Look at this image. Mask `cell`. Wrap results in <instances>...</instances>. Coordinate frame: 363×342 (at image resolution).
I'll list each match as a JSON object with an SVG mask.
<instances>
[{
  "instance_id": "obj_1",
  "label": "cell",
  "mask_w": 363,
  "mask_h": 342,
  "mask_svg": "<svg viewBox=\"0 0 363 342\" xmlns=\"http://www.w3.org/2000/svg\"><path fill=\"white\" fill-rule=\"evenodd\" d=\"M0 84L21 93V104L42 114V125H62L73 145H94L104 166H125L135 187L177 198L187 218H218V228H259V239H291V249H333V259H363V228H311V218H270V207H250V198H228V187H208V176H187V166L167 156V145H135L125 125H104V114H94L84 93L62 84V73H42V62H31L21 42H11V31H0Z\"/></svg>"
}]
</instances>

Given problem
Please copy every row above word for word, with nothing added, dropped, or changed.

Answer to this task
Look at this image. Mask `cell`. Wrap results in <instances>...</instances>. Coordinate frame: 363×342 (at image resolution).
I'll list each match as a JSON object with an SVG mask.
<instances>
[{
  "instance_id": "obj_1",
  "label": "cell",
  "mask_w": 363,
  "mask_h": 342,
  "mask_svg": "<svg viewBox=\"0 0 363 342\" xmlns=\"http://www.w3.org/2000/svg\"><path fill=\"white\" fill-rule=\"evenodd\" d=\"M0 84L21 93V104L42 114V125H62L73 145H94L104 166H125L135 187L177 198L187 218H218V228H259V239H291V249H333V259H363V228H311V218H270V207H250V198H228V187H208V176H187V166L167 156V145H135L125 125H104V114H94L84 93L62 84V73H42V62H31L21 42H11V31H0Z\"/></svg>"
}]
</instances>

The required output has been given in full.